Wednesday afternoon at this year’s Mobile World Congress, IBM CEO Virginia Rometty presented a keynote address.  It was a first for IBM and Mobile World Congress.  I was lucky enough to be a part of the GSMA’s video review, giving some predictions on what she might say and then grading her performance.  I wasn’t alone, and in the pre-keynote discussion, one of the other panelists said he’d hoped she would focus on service provider dynamics since MWC is a “telco show.”  My big hope, I chimed in, was that she’d talk about IBM’s Watson work (she did), but the notion of MWC as a “telco show” stuck with me.  More precisely, it struck me as fundamentally incorrect.

If MWC is truly about the “mobile world,” then it must stretch well beyond service providers.  It needs to be a telco show, and an enterprise show, and a device show.

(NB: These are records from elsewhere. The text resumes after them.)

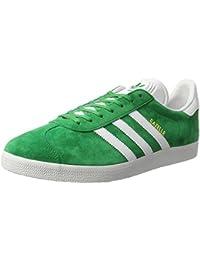 7349924aa16 Amazon.es  adidas - Verde   Zapatillas   Zapatos para hombre ...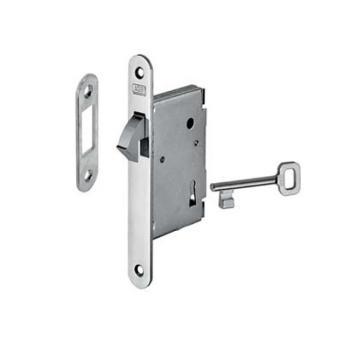 Alban Giacomo AGB serratura per porte scorrevoli a gancio foro Patent Entrata 50 mm Ottonato verniciato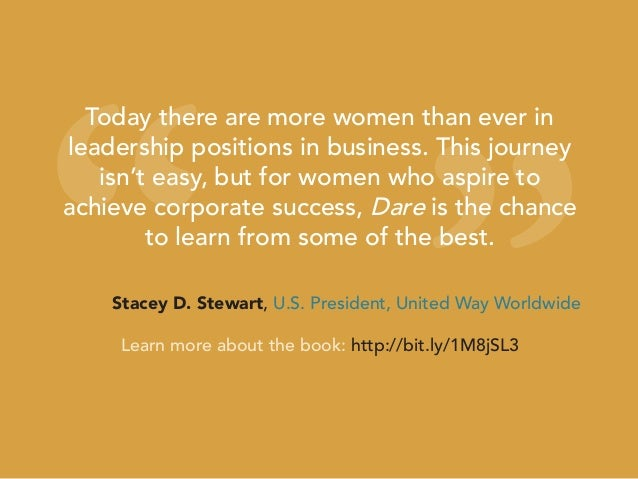 """"""" """" Today there are more women than ever in leadership positions in business. This journey isn't easy, but for women who a..."""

And it has been.  The 2014 edition was a continuation of this diversification.  Wearables – something you’d expect to be more of a CES focus – were featured prominently.  The role of the mobile enterprise continued to grow in prominence.  Connected cars were easy to spot in any number of booths.  Make no mistake, carriers were at the center of the show’s biggest news: AT&T’s Domain 2.0 selections, the shuttering of Telefonica Digital, Facebook’s search for carrier partners.  Yet, they are increasingly positioned as just one part of the MWC story.

Ultimately, this is in their interest.  While you might never see it called out as a MWC theme, the (somewhat aspirational) movement of mobile carriers into the enterprise has been ramping over the years and this was reflected well at this year’s Mobile World Congress.  Enterprise coverage solutions, virtualization at the edge of the network, sponsored data: in addition to the well-worn themes of M2M and managed mobility, these all speak to a realization that the enterprise needs to be a part of telco thinking and service planning.  That, in turn, speaks to the need for MWC to be more than just a telco show… if only for the good of the telcos themselves.